**Record list:**
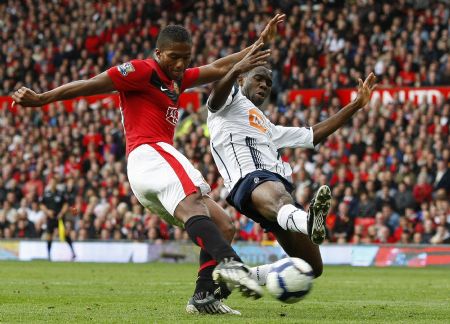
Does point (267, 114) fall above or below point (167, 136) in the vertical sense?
above

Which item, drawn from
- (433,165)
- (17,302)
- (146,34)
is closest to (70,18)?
(146,34)

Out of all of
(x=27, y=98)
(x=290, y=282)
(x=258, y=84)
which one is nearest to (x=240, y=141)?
(x=258, y=84)

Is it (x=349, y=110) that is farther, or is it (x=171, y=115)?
(x=349, y=110)

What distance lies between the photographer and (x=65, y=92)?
8.14 metres

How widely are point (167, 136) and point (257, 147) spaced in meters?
1.20

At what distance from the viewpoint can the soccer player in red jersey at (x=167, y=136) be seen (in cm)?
811

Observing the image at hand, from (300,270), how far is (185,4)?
79.4 ft

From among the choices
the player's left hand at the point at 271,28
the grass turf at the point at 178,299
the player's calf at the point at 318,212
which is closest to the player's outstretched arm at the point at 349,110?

**Set task:**
Present every one of the lines above as a numbered list, omitting the blank lines and leaving the pictures out.

**Completed exercise:**
1. Does point (267, 114) fall above or below point (167, 136) in the vertical sense?
2. above
3. Which item, drawn from
4. - (433,165)
5. - (17,302)
6. - (146,34)
7. is closest to (70,18)?
8. (146,34)
9. Out of all of
10. (x=27, y=98)
11. (x=290, y=282)
12. (x=258, y=84)
13. which one is nearest to (x=240, y=141)?
14. (x=258, y=84)
15. Is it (x=349, y=110) that is farther, or is it (x=171, y=115)?
16. (x=349, y=110)
17. What distance lies between the photographer and (x=65, y=92)?
18. 8.14 metres
19. How widely are point (167, 136) and point (257, 147) spaced in meters?
20. 1.20
21. At what distance from the viewpoint can the soccer player in red jersey at (x=167, y=136) be seen (in cm)?
22. 811
23. Observing the image at hand, from (300,270), how far is (185,4)?
24. 79.4 ft
25. From among the choices
26. the player's left hand at the point at 271,28
27. the grass turf at the point at 178,299
28. the player's calf at the point at 318,212
29. which is closest to the player's outstretched arm at the point at 349,110?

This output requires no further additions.